Hello,
We want to calculate the similarity of several thousands of texts. The number of texts can go upto 100 K. Each text is in 1 .txt file and each file has a number: [login to view URL], [login to view URL], etc.
After that, we want to extract the less similar texts. With 2 options: extract the x less similar texts or extract all the text with a maximum similarity of n %.
A table must be generated, indicating the number of texts we can extract with a maximum similarity ratio of x %, with x going from 0 to 100, by increments of 1.
The tool must be running on demand on HPC.
We are opened to hire several people to achieve this goal if it's necessary: a mathematician to write the calculation algorithm, a computational linguist and someone experimented with HPC.
Best regards,
Fab.
This is a default bid made. we'll discuss the price later in the chat after reading your project. I can do this for you perfectly. I still have a few questions. please leave a message on my chat so we can discuss this further. Thanks.

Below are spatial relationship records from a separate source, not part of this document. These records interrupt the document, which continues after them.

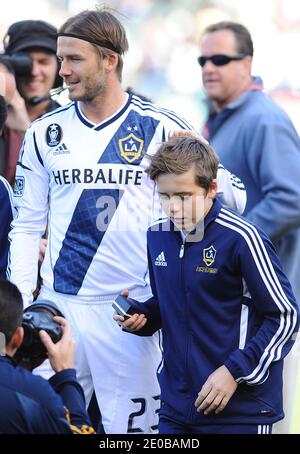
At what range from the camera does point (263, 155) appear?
243 inches

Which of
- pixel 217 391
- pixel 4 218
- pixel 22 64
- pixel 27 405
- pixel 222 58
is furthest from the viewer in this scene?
pixel 222 58

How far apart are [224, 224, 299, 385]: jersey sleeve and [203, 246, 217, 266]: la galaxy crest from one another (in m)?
0.12

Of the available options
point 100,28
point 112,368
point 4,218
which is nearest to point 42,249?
point 4,218

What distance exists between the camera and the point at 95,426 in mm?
5020

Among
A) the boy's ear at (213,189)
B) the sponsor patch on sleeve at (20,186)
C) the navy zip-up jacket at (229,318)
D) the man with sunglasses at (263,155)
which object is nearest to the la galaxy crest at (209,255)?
the navy zip-up jacket at (229,318)

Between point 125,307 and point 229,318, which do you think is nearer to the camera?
point 229,318

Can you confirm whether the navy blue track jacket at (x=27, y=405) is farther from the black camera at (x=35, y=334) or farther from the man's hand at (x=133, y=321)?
the man's hand at (x=133, y=321)

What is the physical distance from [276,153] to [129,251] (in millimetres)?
1618

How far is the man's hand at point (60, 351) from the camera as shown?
145 inches

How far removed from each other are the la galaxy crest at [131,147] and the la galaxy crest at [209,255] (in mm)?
758

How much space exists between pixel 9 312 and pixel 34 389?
1.05 feet

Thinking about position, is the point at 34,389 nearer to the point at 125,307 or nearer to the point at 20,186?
the point at 125,307

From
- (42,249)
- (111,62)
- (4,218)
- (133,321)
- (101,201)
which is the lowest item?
(133,321)
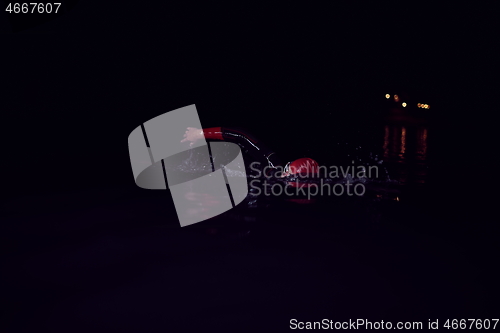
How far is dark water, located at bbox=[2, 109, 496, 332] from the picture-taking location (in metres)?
2.67

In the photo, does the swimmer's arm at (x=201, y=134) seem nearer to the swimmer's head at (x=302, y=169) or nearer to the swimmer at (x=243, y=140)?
the swimmer at (x=243, y=140)

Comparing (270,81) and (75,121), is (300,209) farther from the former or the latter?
(270,81)

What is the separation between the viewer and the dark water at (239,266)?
267cm

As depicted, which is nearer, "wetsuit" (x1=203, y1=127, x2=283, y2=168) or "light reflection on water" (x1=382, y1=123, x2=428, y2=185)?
"light reflection on water" (x1=382, y1=123, x2=428, y2=185)

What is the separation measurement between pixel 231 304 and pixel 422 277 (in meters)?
1.64

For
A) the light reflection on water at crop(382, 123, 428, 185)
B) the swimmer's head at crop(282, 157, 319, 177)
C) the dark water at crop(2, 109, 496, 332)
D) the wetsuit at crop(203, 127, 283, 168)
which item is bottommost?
the dark water at crop(2, 109, 496, 332)

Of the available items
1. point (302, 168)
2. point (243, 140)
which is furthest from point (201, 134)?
A: point (302, 168)

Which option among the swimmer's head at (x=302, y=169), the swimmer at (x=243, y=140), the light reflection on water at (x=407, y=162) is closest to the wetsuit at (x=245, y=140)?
the swimmer at (x=243, y=140)

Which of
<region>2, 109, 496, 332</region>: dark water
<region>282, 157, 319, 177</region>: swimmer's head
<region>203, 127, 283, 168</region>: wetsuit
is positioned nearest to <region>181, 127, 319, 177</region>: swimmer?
<region>203, 127, 283, 168</region>: wetsuit

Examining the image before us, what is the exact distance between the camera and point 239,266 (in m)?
3.38

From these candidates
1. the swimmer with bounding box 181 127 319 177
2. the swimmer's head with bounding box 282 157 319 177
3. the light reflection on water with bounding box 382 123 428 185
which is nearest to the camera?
the swimmer's head with bounding box 282 157 319 177

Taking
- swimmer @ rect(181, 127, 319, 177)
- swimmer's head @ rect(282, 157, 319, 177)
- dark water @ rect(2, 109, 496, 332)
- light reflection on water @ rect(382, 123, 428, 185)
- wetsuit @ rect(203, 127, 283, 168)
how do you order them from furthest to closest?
wetsuit @ rect(203, 127, 283, 168)
swimmer @ rect(181, 127, 319, 177)
light reflection on water @ rect(382, 123, 428, 185)
swimmer's head @ rect(282, 157, 319, 177)
dark water @ rect(2, 109, 496, 332)

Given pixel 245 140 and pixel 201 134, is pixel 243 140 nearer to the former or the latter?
pixel 245 140

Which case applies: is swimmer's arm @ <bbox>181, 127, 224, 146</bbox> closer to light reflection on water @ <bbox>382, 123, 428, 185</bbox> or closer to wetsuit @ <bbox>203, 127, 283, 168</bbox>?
wetsuit @ <bbox>203, 127, 283, 168</bbox>
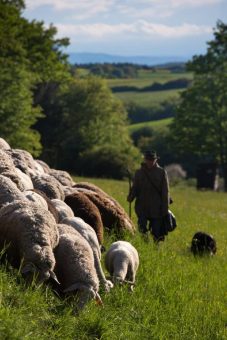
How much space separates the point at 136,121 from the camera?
153 meters

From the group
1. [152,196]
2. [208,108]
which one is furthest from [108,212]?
[208,108]

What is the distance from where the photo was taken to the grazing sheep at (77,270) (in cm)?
834

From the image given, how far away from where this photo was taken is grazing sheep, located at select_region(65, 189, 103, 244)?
11.8 metres

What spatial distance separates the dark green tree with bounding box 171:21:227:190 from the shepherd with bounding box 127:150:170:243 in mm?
42394

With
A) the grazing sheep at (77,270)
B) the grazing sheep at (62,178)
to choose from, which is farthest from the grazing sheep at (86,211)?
the grazing sheep at (77,270)

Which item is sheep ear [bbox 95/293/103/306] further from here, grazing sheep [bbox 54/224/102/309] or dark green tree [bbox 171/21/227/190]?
dark green tree [bbox 171/21/227/190]

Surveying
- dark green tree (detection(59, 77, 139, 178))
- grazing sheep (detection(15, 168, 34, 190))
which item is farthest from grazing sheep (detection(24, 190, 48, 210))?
dark green tree (detection(59, 77, 139, 178))

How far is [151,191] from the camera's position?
1533 cm

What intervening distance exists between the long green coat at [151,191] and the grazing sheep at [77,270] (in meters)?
6.43

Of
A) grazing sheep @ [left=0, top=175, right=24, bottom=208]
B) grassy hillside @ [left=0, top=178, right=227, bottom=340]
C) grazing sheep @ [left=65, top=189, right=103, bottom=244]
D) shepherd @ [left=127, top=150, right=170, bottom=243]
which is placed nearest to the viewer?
grassy hillside @ [left=0, top=178, right=227, bottom=340]

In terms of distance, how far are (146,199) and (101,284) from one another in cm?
624

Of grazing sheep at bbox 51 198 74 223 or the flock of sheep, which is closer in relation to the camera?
the flock of sheep

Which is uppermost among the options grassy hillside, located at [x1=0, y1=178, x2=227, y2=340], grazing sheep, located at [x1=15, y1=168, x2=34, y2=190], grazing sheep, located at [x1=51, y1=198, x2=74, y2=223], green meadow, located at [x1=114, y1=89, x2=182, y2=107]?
grazing sheep, located at [x1=15, y1=168, x2=34, y2=190]

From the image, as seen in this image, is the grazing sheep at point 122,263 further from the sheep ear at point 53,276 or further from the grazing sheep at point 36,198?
the sheep ear at point 53,276
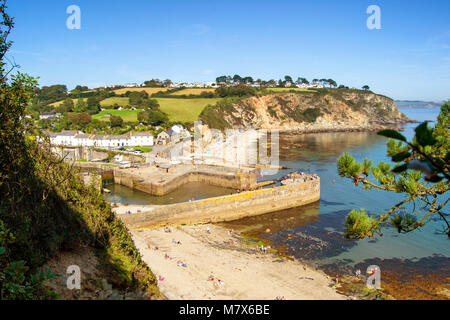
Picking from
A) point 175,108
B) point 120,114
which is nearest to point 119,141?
point 120,114

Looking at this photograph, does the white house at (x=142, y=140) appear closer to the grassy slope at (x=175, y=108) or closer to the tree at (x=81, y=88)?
the grassy slope at (x=175, y=108)

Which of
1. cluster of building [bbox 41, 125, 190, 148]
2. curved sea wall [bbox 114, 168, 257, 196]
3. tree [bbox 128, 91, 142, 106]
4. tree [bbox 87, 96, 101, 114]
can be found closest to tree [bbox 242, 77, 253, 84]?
tree [bbox 128, 91, 142, 106]

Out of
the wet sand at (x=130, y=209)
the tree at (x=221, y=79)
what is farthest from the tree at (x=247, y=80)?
the wet sand at (x=130, y=209)

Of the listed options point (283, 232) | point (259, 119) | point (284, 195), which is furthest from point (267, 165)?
point (259, 119)

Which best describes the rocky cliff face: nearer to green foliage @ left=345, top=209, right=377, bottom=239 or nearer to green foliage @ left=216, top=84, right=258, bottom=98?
green foliage @ left=216, top=84, right=258, bottom=98

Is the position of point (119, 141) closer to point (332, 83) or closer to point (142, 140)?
point (142, 140)
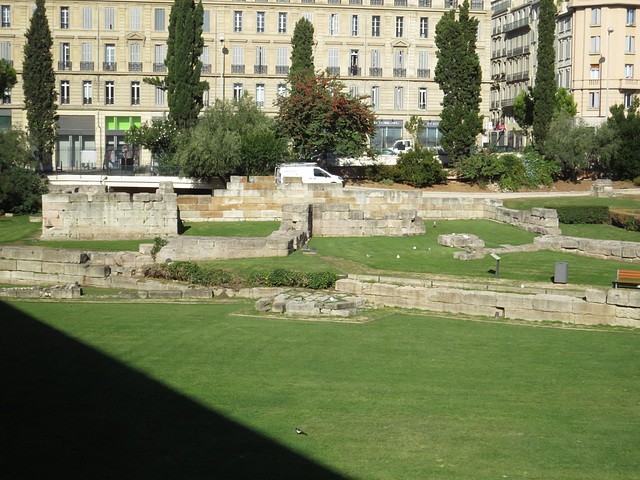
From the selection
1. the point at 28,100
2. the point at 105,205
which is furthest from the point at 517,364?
the point at 28,100

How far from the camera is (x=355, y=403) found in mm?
12367

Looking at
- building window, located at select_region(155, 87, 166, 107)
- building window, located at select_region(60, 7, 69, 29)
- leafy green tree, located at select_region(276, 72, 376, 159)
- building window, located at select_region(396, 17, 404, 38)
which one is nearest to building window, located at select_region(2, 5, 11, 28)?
building window, located at select_region(60, 7, 69, 29)

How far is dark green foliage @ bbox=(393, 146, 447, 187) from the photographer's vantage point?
45.9 meters

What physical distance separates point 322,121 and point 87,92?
21898 millimetres

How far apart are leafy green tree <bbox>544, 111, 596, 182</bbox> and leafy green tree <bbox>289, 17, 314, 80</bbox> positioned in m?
15.8

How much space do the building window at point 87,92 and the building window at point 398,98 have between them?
21968 millimetres

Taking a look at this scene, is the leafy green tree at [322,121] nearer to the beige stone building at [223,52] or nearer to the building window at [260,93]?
the beige stone building at [223,52]

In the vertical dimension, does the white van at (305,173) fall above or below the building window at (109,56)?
below

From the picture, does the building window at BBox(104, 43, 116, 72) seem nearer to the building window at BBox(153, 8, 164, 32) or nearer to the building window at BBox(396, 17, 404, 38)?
the building window at BBox(153, 8, 164, 32)

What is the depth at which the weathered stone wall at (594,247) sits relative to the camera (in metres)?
28.1

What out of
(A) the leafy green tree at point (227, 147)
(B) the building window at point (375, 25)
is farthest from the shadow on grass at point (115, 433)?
(B) the building window at point (375, 25)

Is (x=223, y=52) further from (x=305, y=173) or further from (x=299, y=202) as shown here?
(x=299, y=202)

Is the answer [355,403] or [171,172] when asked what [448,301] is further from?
[171,172]

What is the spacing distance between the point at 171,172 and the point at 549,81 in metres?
28.7
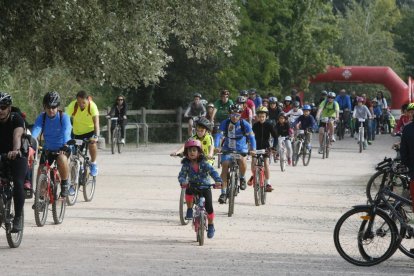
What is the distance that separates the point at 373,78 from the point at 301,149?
3365 centimetres

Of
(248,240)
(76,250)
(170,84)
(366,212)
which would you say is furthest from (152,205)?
(170,84)

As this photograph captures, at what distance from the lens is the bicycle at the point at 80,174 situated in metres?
18.9

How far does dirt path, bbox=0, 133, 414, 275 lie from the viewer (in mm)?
11742

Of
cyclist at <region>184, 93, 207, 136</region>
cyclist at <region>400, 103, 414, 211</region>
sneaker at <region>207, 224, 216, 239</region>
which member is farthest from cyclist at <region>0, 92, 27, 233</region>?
cyclist at <region>184, 93, 207, 136</region>

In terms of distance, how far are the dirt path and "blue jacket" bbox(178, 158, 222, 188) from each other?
0.65 m

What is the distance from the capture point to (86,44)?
24859 millimetres

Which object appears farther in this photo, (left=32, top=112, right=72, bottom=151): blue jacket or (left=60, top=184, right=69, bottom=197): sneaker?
(left=32, top=112, right=72, bottom=151): blue jacket

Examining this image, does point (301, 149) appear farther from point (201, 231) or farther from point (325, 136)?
point (201, 231)

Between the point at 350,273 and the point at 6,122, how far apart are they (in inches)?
155

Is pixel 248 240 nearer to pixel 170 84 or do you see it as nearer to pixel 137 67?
pixel 137 67

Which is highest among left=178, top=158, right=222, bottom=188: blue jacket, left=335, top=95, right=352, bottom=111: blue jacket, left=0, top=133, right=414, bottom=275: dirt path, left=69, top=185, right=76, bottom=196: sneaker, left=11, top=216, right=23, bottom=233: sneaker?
left=335, top=95, right=352, bottom=111: blue jacket

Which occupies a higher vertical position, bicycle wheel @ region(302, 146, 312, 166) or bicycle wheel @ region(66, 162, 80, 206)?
bicycle wheel @ region(66, 162, 80, 206)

I am a preferred freelancer here. You can check sample work I have done in my portfolio and my profile reviews: https://www.freelancer.com/u/freelancerpr0?w=f
Please come over chat and let's discuss the topics and the goals. I can surely help you with this task. Looking forward to working with you.
What is the systems(OS) of HPC. linux or windows?
I am very interested in your program, and i though this task can not be done by matlab.
I can finish the task in time, and provide late modification service within a month.